Great article on S-K, the best I’ve seen in a long time.
“One Beat,” “The Woods” and “Wild Flag” are among the most brilliant records in my thirty-year collection. It’s crazy how big a fan I am of Brownstein, Tucker and Weiss. Wild Flag has absolutely slayed me. I haven’t loved a new band like Wild Flag since (gasp) I first got into the Beatles (yes, I just included Wild Flag in the same sentence as the BEATLES). If I loved the band any more I’d be a stalker.
What is most significant about the article is its illumination on Corin Tucker’s important contribution to “One Beat.” Owing, I’m sure, to the democratic structure of Sleater-Kinney, there is little, if any, press on exactly who wrote what. With Carrie’s remarkably successful comeback, I was left to assume, understandably, that she had been the main talent in the group. Wrong. Breihan’s article clarifies things for the first time. It’s now clear that, of the two writers in the group, Carrie and Corin are EQUAL sources of S-K’s legendary music.

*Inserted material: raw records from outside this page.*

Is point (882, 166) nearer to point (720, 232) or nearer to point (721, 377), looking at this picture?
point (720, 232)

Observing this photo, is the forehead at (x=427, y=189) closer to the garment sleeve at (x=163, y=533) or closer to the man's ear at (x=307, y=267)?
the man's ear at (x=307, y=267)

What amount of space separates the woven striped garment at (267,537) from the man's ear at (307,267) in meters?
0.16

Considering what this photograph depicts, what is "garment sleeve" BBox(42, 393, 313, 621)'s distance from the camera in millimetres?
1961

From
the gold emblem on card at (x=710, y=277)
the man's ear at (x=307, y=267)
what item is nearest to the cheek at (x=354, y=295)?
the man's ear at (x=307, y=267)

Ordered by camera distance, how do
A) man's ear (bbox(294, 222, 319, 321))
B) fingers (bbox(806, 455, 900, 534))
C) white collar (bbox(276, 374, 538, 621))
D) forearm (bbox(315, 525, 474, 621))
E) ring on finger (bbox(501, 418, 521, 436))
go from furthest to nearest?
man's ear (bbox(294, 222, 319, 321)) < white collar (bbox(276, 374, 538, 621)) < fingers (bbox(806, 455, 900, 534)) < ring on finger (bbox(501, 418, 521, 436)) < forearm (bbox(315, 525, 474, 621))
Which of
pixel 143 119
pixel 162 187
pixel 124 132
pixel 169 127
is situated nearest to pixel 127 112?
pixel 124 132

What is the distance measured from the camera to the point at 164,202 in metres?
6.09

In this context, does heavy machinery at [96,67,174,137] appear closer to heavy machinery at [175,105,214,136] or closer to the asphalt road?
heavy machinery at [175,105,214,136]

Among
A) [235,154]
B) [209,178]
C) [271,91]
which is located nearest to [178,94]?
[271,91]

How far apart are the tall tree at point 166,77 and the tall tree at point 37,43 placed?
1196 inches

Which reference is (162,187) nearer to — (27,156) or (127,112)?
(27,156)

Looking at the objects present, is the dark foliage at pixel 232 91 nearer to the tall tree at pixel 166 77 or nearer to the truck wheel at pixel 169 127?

I’d like to see more of this. I’ve always been fascinated to know more about Sleater-Kinney songs. What is their story? Who is the main author of each, what is their inspiration and meaning? Is it correct to assume that Corin is the intense, epic master and Carrie the whimsical, catchy one? Or a combination of both? Who wrote “Symphony”, “O2″, “Jumpers”? Explain the symbolism of “The Fox.” How did the astonishing “Let’s Call it Love” come about? Us diehards would love to know. Are you listening, Carrie, as you write your memoir?
The article gives me a new appreciation of Ms. Tucker. I’m not the only one. In the latest issue (August 30), “Rolling Stone” includes Corin Tucker Band’s “Groundhog Day” as a Favorite Song on their “Playlist.” Impressive track. My ears are pricked: I’ll be in the store September 18 to buy CTB’s “Kill My Blues.” I’m prepared to be slayed once again.